Making 3rd world country wages = FAIL.
Naturally, you would completely forget the issue of rising health care costs, rising energy costs that no doubt increased raw material costs, and the snippet in the article that says ‘they couldn’t increase the cost of the bows without losing sales.’
No, no there are always only two things that cause a business to fail. Taxes and worker pay. Clearly there is nothing a business can do to increase sales, improve efficiency, or in any way embrace innovation in order to stay in business.
I think you should move to either china or mexico. Minimum wage is basically 0, taxes are low, and most regulations do not exist. You would be in heaven.

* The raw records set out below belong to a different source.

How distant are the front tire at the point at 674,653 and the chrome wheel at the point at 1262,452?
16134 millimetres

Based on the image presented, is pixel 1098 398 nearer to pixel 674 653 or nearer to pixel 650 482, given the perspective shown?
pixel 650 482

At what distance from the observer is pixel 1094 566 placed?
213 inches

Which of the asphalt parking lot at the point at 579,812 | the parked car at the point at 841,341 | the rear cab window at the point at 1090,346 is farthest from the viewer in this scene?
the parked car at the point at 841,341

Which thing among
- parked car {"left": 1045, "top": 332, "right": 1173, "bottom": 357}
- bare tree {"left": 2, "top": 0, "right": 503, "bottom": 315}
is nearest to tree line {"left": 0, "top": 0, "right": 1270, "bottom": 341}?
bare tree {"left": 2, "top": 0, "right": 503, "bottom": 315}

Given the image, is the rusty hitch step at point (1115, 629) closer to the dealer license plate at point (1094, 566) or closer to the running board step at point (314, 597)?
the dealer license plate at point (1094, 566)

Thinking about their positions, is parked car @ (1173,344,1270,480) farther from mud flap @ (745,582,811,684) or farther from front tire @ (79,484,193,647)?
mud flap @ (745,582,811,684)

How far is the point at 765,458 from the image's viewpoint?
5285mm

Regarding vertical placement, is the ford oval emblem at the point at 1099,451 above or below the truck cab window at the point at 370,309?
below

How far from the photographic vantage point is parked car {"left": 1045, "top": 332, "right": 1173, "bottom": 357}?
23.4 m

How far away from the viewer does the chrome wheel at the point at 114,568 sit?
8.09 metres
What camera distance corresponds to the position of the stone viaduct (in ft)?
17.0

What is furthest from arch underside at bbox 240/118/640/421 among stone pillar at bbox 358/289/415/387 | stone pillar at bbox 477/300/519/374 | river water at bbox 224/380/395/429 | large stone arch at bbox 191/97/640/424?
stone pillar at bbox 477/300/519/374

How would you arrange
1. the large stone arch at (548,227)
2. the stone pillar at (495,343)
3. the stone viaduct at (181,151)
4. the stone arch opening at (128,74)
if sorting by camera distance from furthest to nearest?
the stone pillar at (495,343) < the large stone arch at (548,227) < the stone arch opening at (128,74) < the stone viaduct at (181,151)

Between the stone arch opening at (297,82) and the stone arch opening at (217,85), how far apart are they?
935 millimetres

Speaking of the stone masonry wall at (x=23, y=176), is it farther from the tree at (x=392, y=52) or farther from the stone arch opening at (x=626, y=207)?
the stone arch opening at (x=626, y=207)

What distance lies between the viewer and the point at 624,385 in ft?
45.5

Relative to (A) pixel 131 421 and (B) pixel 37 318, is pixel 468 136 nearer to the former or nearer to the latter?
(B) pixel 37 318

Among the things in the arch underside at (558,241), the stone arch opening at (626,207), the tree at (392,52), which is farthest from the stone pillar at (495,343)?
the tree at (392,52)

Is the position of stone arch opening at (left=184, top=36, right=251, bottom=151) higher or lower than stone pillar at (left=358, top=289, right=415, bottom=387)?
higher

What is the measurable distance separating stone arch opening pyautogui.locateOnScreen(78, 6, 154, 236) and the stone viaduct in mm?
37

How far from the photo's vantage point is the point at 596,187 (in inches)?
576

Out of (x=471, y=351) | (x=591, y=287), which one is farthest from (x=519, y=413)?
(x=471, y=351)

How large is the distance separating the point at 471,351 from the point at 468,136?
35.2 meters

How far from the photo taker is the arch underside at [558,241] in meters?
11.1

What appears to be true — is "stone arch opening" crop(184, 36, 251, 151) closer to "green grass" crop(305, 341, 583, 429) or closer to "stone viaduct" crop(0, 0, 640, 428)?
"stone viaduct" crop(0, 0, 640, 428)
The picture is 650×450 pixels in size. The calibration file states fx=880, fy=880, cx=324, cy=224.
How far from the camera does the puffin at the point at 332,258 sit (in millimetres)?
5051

Except that you would be making about $2000 a year (working 70hrs a week), never be able to see blue sky, not able to drink the water coming out of your own faucet, and you would generally be in a terrible state of mind due to your living conditions.
Keep looking for articles that support your philosophy. Maybe you can convince all of us to make less money, pay more for our healthcare, and deal with more pollution. You had your eight years of bullshit thanks to Bush. Time to evolve.
Finding examples of this is like shooting fish in a barrel. When the economy is better firms have more leeway to absob these artificially mandated increases in their P&L, but now given that demand is contracting, unemployment is rising and business conditions generally suck, companies are doing what they need to in order to survive. This means that exmaples like this will only continue to make headlines.
You want to brush aside the Missouri company example while at the same time making sweeping generalizations about my “philosophy.” What I find ironic is that you are exactly the type of poster that would talk out of both sides of your mouth. On the one hand you villify companies that pay low wages for unskilled workers, yet at the same time look on in disgust at firms that pay highly skilled and specialized workers 6 and 7 figure salaries.
By the logic of your world view, low-skilled workers would earn more than their labor is worth–defying all economic law and rationality–while highly-skilled employees would be paid significatnly less than their value to employees.
I’m sure you are also in favor of maximum wage policies controlled, implemented, and monitored by the government–any good socialist would–and yes, I’m making sweeping generalizations about your “philosophy.”